I haven’t told anyone. Just you. I feel like talking about it will make people see me as a sick person.

A man walking a Yorkshire terrier went past, and the terrier noticed me and strained at its lead to get at my feet. It was wearing a quilted jacket. The man flashed me a quick smile, apologetic, and they moved on. Nick said nothing.

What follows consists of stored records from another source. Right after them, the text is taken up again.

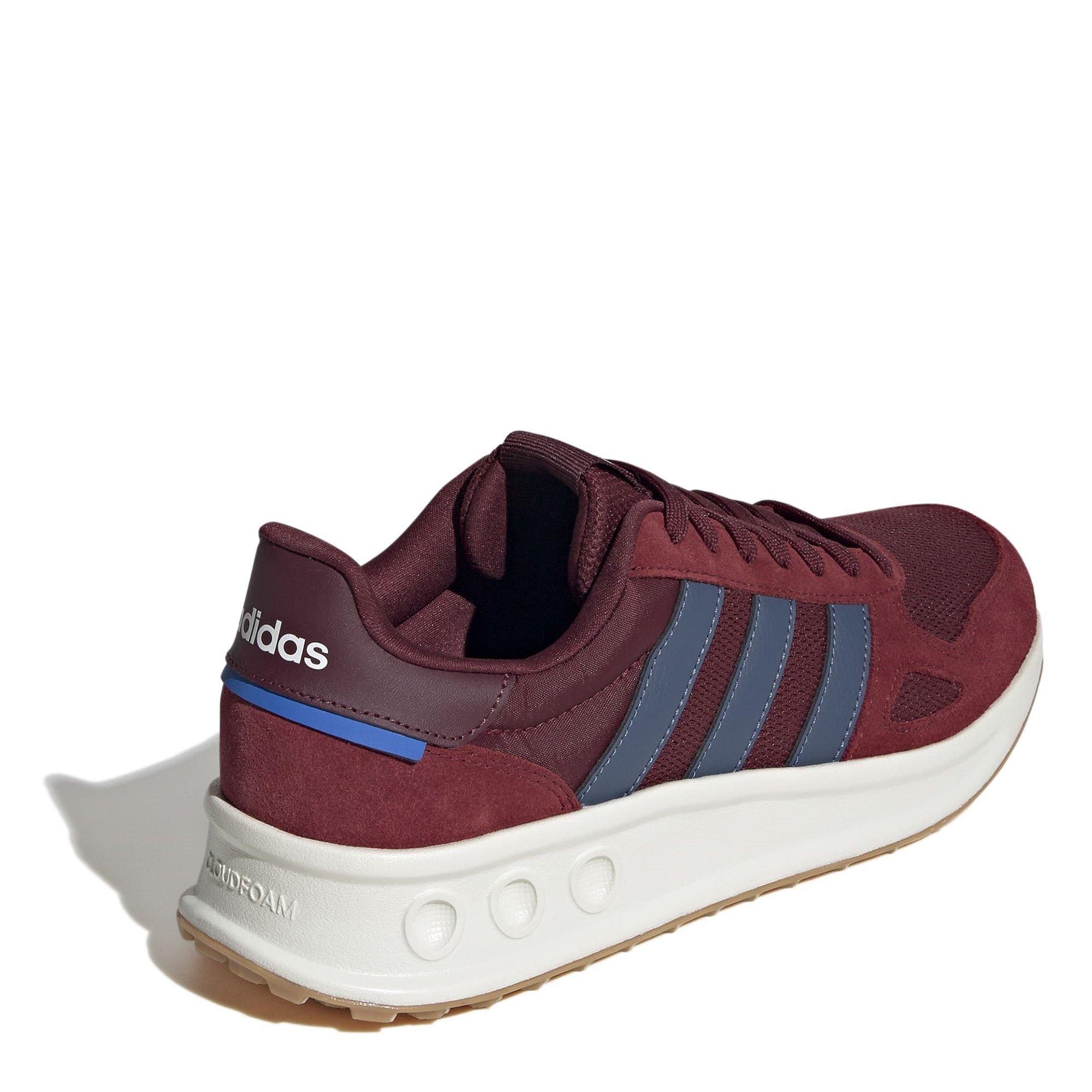 adidas Run 84 Trainers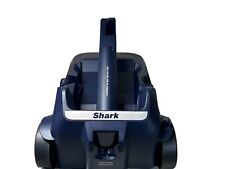 Shark rotator powered for sale  Nashville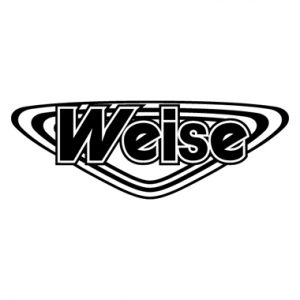 Weise Motorcycle Clothing and Accessories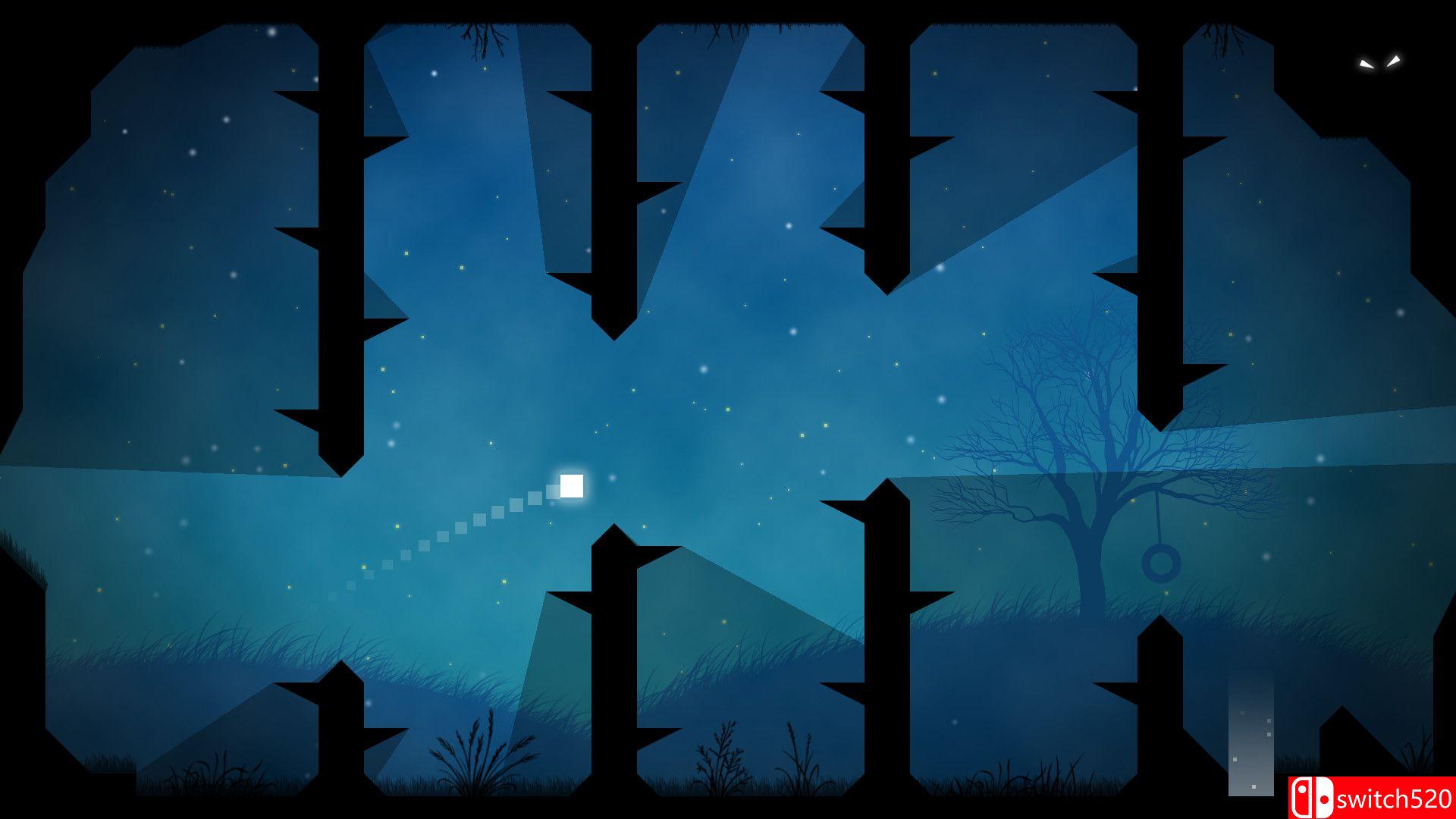 《子夜（Midnight）》游戏截图4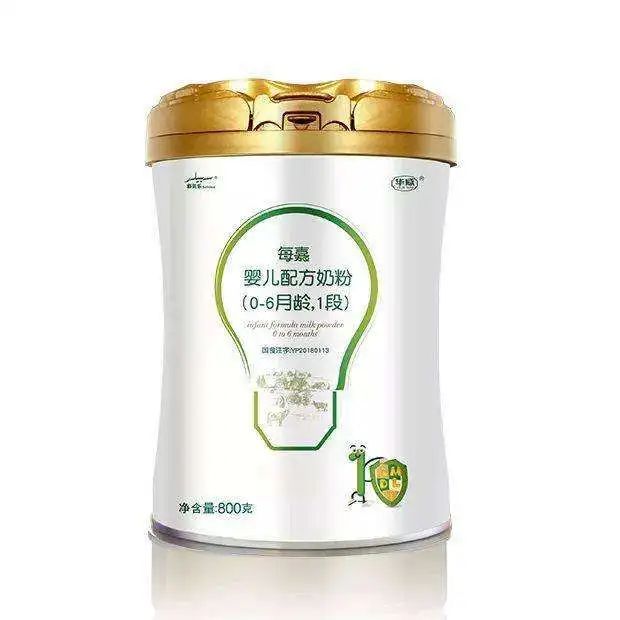 315晚会曝光不合格产品,315都有哪些不合格的产品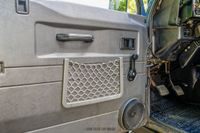 1991 Land Rover Defender 110 for sale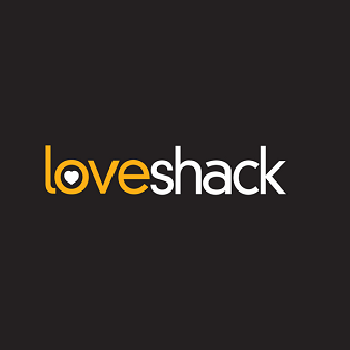 Loveshack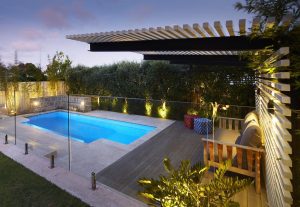 majestic-slimline-6-2-m-beach-shimmer-bicton-1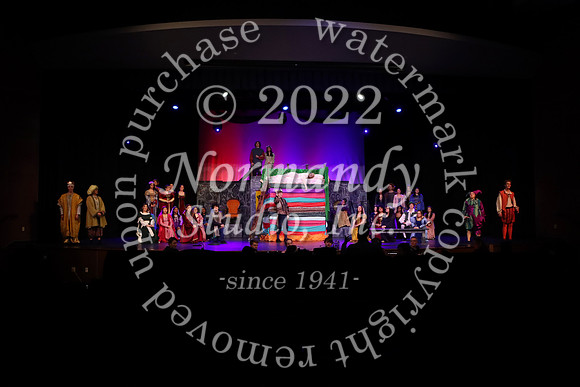 WMC_spring musical_13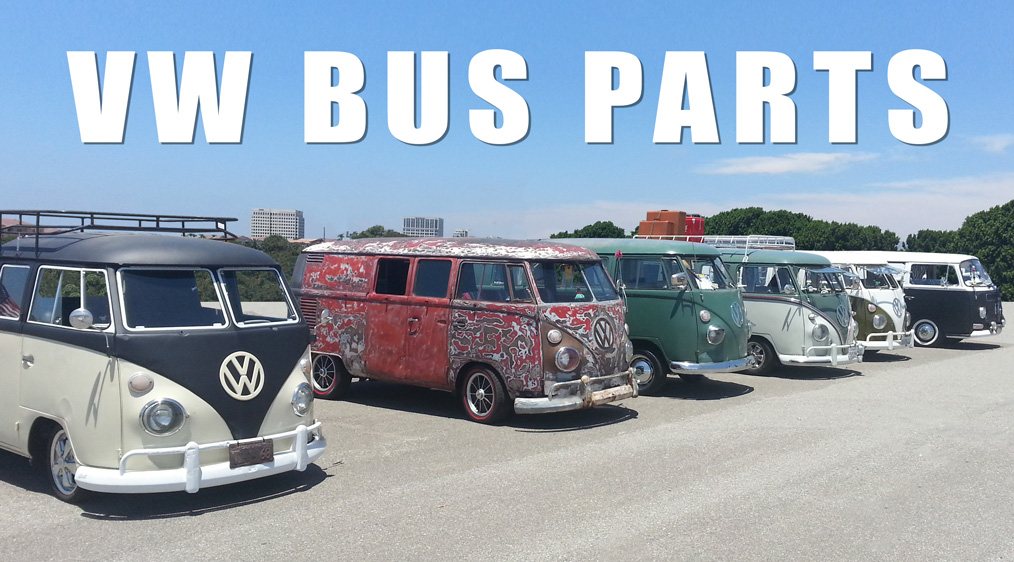 Vintage Vw Parts >> Vw Bus Parts Volkswagen Bus Parts Type 2 Parts Jbugs Vintage Vw Parts >> Vw Bus Parts Volkswagen Bus Parts Type 2 Parts Jbugs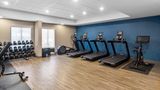 Hampton Inn Jacksonville/Ponte Vedra Health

Well, what do you think? I said.

About Bobbi? I think you should tell her. You can’t control what she thinks of you anyway. You know, sick or healthy, you’re never going to be able to do that. What you’re doing now is deceiving her just for the illusion of control, which probably isn’t worth it. I don’t rate my own advice very highly, though.

It’s good advice.

The cold of the bench had travelled through the wool of my coat and into my skin and bones. I didn’t get up, I stayed sitting. Nick said how sorry he was to hear that I was ill, and I accepted that and thanked him. He asked a couple of questions about how to treat the symptoms and whether they might just get better with time. He knew another woman who had it, his cousin’s wife, and he said they had children, just for whatever it was worth. I said IVF sounded scary to me and he said, yeah, they didn’t use IVF I don’t think. But are those treatments getting less invasive now? They’re definitely improving. I said I didn’t know.